Stated exercise:
Extract every line of the data below and reproduce each one verbatim, with nothing altered, added, or left out.
═══ Records provided ═══
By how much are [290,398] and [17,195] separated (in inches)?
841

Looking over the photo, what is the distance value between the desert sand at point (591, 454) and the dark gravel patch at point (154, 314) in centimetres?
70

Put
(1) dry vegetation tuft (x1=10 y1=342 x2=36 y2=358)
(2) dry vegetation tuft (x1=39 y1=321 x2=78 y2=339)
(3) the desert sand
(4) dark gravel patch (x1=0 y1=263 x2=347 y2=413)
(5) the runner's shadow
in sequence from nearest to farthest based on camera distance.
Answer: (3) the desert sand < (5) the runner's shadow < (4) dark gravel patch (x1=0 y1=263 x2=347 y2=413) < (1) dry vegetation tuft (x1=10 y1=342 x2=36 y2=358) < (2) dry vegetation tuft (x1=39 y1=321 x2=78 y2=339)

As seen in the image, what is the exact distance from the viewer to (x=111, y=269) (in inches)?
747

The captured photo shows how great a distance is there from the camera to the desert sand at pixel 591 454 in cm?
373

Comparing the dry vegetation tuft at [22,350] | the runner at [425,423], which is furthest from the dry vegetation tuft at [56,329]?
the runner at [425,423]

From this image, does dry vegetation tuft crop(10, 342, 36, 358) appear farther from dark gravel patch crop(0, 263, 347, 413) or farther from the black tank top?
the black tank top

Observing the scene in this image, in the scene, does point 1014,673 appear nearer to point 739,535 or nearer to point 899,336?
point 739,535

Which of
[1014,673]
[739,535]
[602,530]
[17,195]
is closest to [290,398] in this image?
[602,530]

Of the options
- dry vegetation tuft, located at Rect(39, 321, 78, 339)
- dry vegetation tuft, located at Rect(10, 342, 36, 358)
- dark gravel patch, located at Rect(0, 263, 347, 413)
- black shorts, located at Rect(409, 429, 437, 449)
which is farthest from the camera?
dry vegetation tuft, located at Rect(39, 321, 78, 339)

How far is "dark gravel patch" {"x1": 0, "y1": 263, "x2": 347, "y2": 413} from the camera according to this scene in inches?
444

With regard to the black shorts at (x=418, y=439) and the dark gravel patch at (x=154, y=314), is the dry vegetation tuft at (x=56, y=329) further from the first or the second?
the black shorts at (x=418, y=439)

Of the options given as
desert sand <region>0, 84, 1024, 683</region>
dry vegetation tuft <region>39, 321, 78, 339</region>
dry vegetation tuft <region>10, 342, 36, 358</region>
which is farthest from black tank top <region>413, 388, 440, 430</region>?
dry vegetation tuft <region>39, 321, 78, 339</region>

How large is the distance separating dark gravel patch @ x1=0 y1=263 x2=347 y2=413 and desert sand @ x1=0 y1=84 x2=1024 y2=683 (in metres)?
═══
Task output:
By how much are [290,398] and [17,195] separated (in inches)?
841

Looking over the photo, what is the distance value between the desert sand at point (591, 454) and the dark gravel patch at point (154, 314) in centimetres?
70

Put
(1) dry vegetation tuft (x1=10 y1=342 x2=36 y2=358)
(2) dry vegetation tuft (x1=39 y1=321 x2=78 y2=339)
(3) the desert sand
(4) dark gravel patch (x1=0 y1=263 x2=347 y2=413)
(5) the runner's shadow
in sequence from nearest to farthest based on camera distance.
Answer: (3) the desert sand < (5) the runner's shadow < (4) dark gravel patch (x1=0 y1=263 x2=347 y2=413) < (1) dry vegetation tuft (x1=10 y1=342 x2=36 y2=358) < (2) dry vegetation tuft (x1=39 y1=321 x2=78 y2=339)

As seen in the image, what is the exact distance from the viewer to (x=111, y=269) (in inches)?
747

The captured photo shows how great a distance is there from the camera to the desert sand at pixel 591 454 in cm?
373

Comparing the dry vegetation tuft at [22,350] | the runner at [425,423], which is furthest from the dry vegetation tuft at [56,329]?
the runner at [425,423]

From this image, does dry vegetation tuft crop(10, 342, 36, 358) appear farther from dark gravel patch crop(0, 263, 347, 413) or farther from the black tank top?
the black tank top

Observing the scene in this image, in the scene, does point 1014,673 appear nearer to point 739,535 or nearer to point 899,336?
point 739,535

Which of
[1014,673]
[739,535]
[602,530]
[17,195]
is closest to [290,398] in this image?
[602,530]

Of the options
- dry vegetation tuft, located at Rect(39, 321, 78, 339)
- dry vegetation tuft, located at Rect(10, 342, 36, 358)
- dark gravel patch, located at Rect(0, 263, 347, 413)
- black shorts, located at Rect(409, 429, 437, 449)
which is farthest from the camera?
dry vegetation tuft, located at Rect(39, 321, 78, 339)

How far is "dark gravel patch" {"x1": 0, "y1": 263, "x2": 347, "y2": 413} from the camera according to this scene in inches?
444

With regard to the black shorts at (x=418, y=439) and the dark gravel patch at (x=154, y=314), is the dry vegetation tuft at (x=56, y=329) further from the first or the second?
the black shorts at (x=418, y=439)

Of the options given as
desert sand <region>0, 84, 1024, 683</region>
dry vegetation tuft <region>39, 321, 78, 339</region>
dry vegetation tuft <region>10, 342, 36, 358</region>
which is farthest from black tank top <region>413, 388, 440, 430</region>?
dry vegetation tuft <region>39, 321, 78, 339</region>

How large is the distance separating dark gravel patch @ x1=0 y1=263 x2=347 y2=413 and desert sand @ x1=0 y1=84 x2=1024 y2=683 (in metres)?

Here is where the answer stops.